En este contexto, el Programa de las Naciones Unidas para el Desarrollo (PNUD) contribuyó con el Gobierno en varios frentes. En el proceso de evaluación de necesidades posdesastre, un grupo de especialistas sectoriales trabajaron con la Secretaría Nacional de Planificación y Desarrollo (SENPLADES) para evaluar los efectos e impactos del terremoto. Otros equipos técnicos del PNUD trabajaron en d remoción de escombros, coordinación de emergencias complejas y otros temas sociales y ambientales.

El PNUD, conjuntamente con el Ministerio de Desarrollo Urbano y Vivienda (MIDUVI), puso en marcha un proceso de evaluación rápida de estructuras, donde se capacitaron a 594 voluntarios quienes evaluaron 35.801 edificaciones en Esmeraldas y Manabí, con la finalidad de proteger la integridad física de las personas frente a posibles réplicas o nuevos sismos.

Casi de forma paralela a la emergencia, vino la recuperación y la reconstrucción, proceso que implicó nuevos y acelerados aprendizajes para todos. Desde el PNUD, uno de los temas que se trabajó fue la remoción de escombros en zonas rurales y la recuperación de medios de vida, promoviendo en la gente su recuperación económica y productiva.

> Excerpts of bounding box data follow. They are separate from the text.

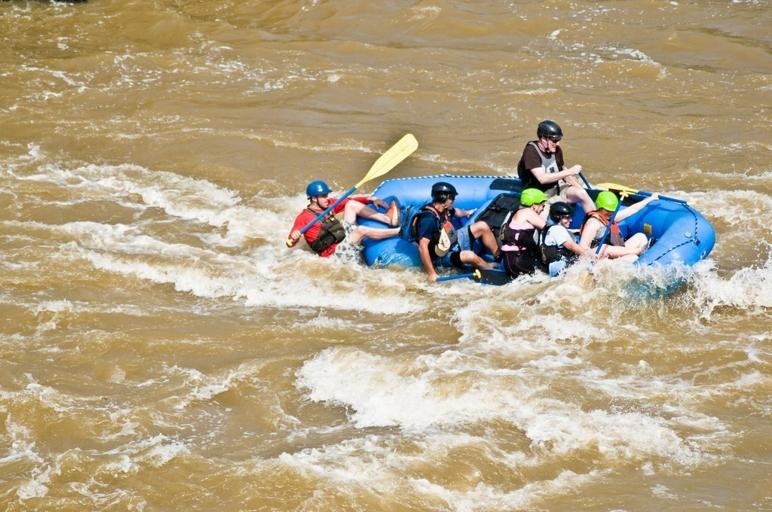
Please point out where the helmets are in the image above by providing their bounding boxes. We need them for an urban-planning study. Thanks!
[520,188,547,207]
[306,180,332,196]
[595,191,618,212]
[431,182,458,197]
[537,120,563,139]
[550,202,572,223]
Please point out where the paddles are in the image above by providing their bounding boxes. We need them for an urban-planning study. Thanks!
[286,133,418,247]
[597,182,687,204]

A un año del terremoto, hemos apoyado a 2.678 familias que reactivaron la producción en zonas rurales de Manabí y Esmeraldas, gracias a la asistencia técnica, formación y reparación de infraestructuras, generando incrementos promedio de 50% en sus ventas. Tambien se apoyó la reubicación de 1.700 comerciantes en la ciudad de Manta.  Cuatrocientas setenta familias reactivaron sus comercios en la provincia de Manabí, de las cuales un 64% son mujeres.

PNUD apoyó también en mejorar los conocimientos y la aplicación de la Norma Ecuatoriana de la Construcción (NEC-15), generando una serie de guías prácticas de diseño y construcción, materiales de capacitación y listas de verificación de mínimos requeridos. Unas 8 mil personas han sido capacitadas en varios lugares del país.

A pesar de estos esfuerzos, a un año del terremoto aún hay temas pendientes. Debemos trabajar en reducir la vulnerabilidad físico estructural de las edificaciones, no solo en las zonas afectadas, sino en todo el país. Se requiere cambiar las prácticas de construcción, tener más conciencia sobre los procedimientos constructivos, mejorar el uso de los materiales y las técnicas y reforzar las edificaciones y estructuras que ya existen. Además, es necesario generar campañas y una mayor concientización en toda la población. Reducir la pobreza, la inequidad y aumentar el acceso a servicios básicos, educación y salud de calidad, son elementos que también forman parte de la reducción del riesgo de desastres.

Los riesgos son una construcción social y desde esta lógica están vinculados estrechamente a las agendas y modelos de desarrollo; por ende, deben empatarse con las metas de los Objetivos de Desarrollo Sostenible (ODS).

Sabemos que Ecuador se encuentra en el cinturón de fuego del Pacífico y que un nuevo sismo volverá a ocurrir en alguna parte del territorio nacional y no solo debemos estar preparados para atenderlo, sino trabajar para que no se convierta en un desastre.

Reducir el riesgo es tarea de todos.